D'un singe malfaisant, et qui par la fenêtre
Jetait le trésor de son maître,
La Fontaine nous a parlé.
Or, voici la fin de l'histoire.
Le pauvre homme pleurait son trésor envolé,
Et le singe avait peur, comme vous pouvez croire.
L'animal alors s'avisa
D'essayer de la ruse et de payer d'audace.
Il regarda son maître en face,
Puis prenant de grands airs, il le moralisa :
- Peut-on d'un vil métal pleurer ainsi la perte,
Et s'appeler homme ! quand moi,
Pauvre singe, j'ai pu le jeter sans émoi
Par la fenêtre encore ouverte.
Un monceau d'or vaut-il un instant de gaieté !
Peut-il racheter une larme !
Il vous ensorcelait, et j'ai rompu le charme.
O mon maître ! la pauvreté,
Croyez-moi, c'est la liberté.
- Sois donc libre, lui dit son maître
En l'attachant à la fenêtre.
Depuis lors il ne lui donna
Rien à manger et rien à boire.
A ce prix, il lui pardonna,
Et le singe, poursuit l'histoire,
Fort amèrement se plaignit
Au maître, qui d'abord ne sembla pas l'entendre,
Puis finalement qui lui dit :
- Moi, j'achète mon pain, je consens à t'en vendre,
As-tu de l'argent ? – Hélas ! non,
Dit le singe. – Oh ! reprit le maître,
Je sais, pour toi l'argent n'est bon
Qu'à jeter par cette fenêtre.
Si pourtant tu veux en gagner,
A travailler, mon cher, il faut te résigner.
- Mais, dit le sapajou, moi, je ne sais rien faire.
- Eh bien ! sois patient, n'étant pas ouvrier :
Quelques bons coups de fouet supportés sans crier
Te formeront le caractère,
Et je veux te payer un denier chaque coup.
- C'est trop peu, dit le singe. – Oh ! c'est encor beaucoup.
Je dois un châtiment à ta belle conduite ;
Te traitant suivant ton mérite,
Je t'indemnise encor, je suis clément et bon.
Le singe refusa, dit-on,
Un jour, deux jours, mais le troisième
La faim le réduisit à demander lui-même
Deux coups de fouet pour un denier.
Le maître se faisait prier ;
Et lorsque l'animal étrillé d'importance
Eut assez de deniers pour payer sa pitance :
- Crois-moi, lui dit le maître, abjure un sot amour
Pour ce métal cher aux esclaves ;
Sache dompter la faim, méprise tes entraves ;
Daigne m'enseigner à ton tour
L'usage de ces biens dont j'ai pleuré la perte :
La fenêtre est encore ouverte.
- De grâce, vendez-moi du pain,
Dit l'animal guéri de sa philosophie,
Et que votre clémence encor me gratifie
De quelques coups de fouet pour me nourrir demain.
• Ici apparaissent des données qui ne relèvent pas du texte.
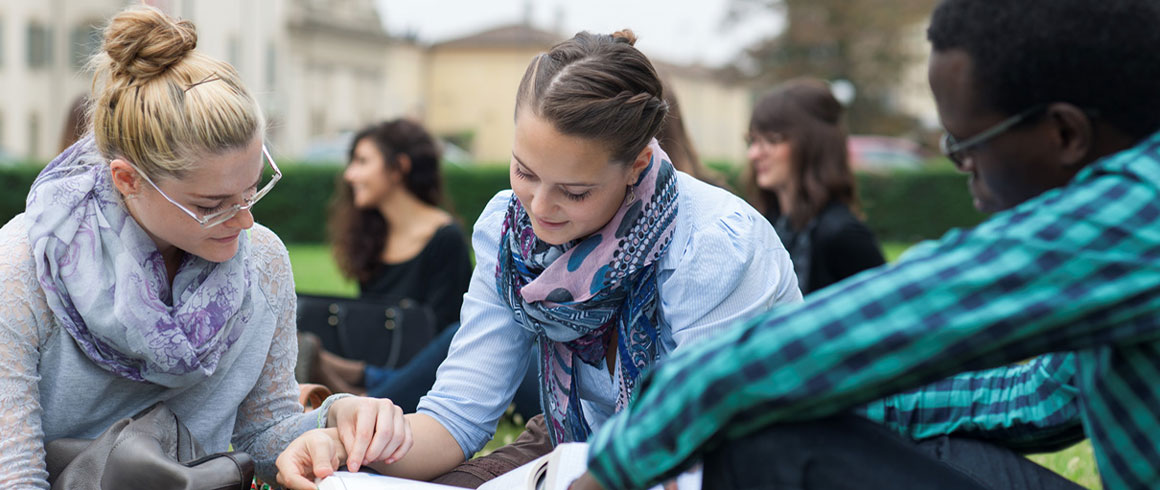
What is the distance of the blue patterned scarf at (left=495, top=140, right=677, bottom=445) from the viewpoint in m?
2.34

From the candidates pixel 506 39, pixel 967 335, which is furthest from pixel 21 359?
pixel 506 39

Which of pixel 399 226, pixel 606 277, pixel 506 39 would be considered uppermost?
pixel 606 277

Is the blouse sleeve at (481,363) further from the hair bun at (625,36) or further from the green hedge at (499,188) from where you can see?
the green hedge at (499,188)

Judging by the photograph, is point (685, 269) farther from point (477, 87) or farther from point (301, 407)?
point (477, 87)

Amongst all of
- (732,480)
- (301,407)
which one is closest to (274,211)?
(301,407)

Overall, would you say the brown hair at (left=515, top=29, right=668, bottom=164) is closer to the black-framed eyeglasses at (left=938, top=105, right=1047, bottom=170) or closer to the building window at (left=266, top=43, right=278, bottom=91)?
the black-framed eyeglasses at (left=938, top=105, right=1047, bottom=170)

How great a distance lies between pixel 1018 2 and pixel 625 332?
1116 mm

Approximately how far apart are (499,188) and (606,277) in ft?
47.3

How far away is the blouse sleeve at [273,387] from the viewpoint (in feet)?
8.57

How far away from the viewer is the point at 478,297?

Le dédain pour l'argent est fort noble sans doute,
Lorsqu'on le sacrifie à quelque saint devoir ;
Mais pour en bien user, il faut d'abord savoir
Et ce qu'il vaut, et ce qu'il coûte.
Symbole 18 :
Il ne faut pas confondre le désintéressement avec le mépris de l’argent. Le premier est une qualité des grandes âmes, le second est une sottise ou un mensonge.
C’est le prix même de l’argent qui fait la gloire de celui qui donne, car ne pas accepter ce qui nous est dû c’est le donner.
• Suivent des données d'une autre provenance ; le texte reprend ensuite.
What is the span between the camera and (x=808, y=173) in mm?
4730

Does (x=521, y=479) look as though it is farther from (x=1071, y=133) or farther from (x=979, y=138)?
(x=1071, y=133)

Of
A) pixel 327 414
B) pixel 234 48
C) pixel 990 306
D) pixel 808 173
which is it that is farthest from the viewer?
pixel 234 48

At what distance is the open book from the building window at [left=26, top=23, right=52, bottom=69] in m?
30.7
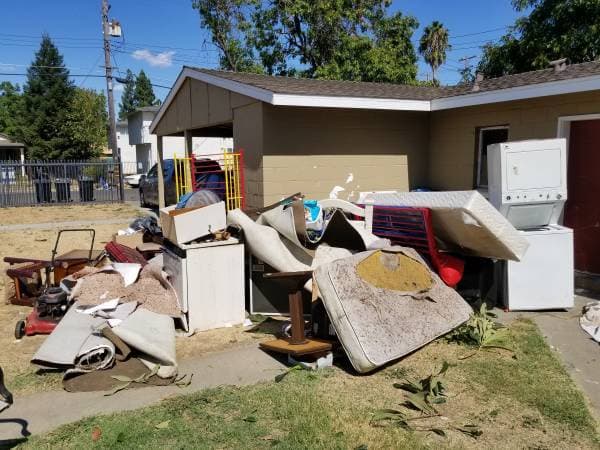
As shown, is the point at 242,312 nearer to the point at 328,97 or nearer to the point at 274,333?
the point at 274,333

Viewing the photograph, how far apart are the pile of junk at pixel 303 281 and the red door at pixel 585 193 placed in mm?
1080

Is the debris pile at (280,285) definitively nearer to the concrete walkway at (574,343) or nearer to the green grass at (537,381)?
the green grass at (537,381)

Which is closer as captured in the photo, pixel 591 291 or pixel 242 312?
pixel 242 312

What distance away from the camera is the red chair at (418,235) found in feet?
18.4

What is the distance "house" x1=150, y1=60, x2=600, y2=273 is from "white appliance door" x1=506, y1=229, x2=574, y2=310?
1229mm

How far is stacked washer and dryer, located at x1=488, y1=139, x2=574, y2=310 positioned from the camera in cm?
583

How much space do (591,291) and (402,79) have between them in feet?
58.7

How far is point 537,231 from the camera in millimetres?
5895

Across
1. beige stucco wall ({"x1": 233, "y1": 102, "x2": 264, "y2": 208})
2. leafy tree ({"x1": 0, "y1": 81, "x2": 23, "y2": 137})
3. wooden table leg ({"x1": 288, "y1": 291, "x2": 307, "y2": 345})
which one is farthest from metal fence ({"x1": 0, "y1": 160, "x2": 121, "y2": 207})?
leafy tree ({"x1": 0, "y1": 81, "x2": 23, "y2": 137})

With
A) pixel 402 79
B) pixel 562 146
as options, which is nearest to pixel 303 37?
pixel 402 79

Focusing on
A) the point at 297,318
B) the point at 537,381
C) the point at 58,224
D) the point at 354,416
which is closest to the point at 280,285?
the point at 297,318

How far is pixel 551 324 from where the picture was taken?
5492mm

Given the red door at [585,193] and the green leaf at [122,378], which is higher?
the red door at [585,193]

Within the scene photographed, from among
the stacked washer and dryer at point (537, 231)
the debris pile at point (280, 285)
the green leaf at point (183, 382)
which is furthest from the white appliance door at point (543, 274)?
the green leaf at point (183, 382)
Donner c’est agir en riche, c’est agir en roi, c’est agir en Dieu.
Mais négliger l’argent ou le gaspiller, c’est agir en brute.
L’argent en effet est le signe représentatif de la vie humaine et de toutes ses puissances.
L’argent c’est le travail, c’est la liberté, c’est la civilisation, c’est la justice, c’est le progrès.
Il faut de l’argent pour que la charité accomplisse ses œuvres, pour que Dieu ait un culte, pour que la science vive et se répande.
Celui qui dissipe follement l’argent mérite d’avoir faim et de savoir un jour ce que coûte un morceau de pain.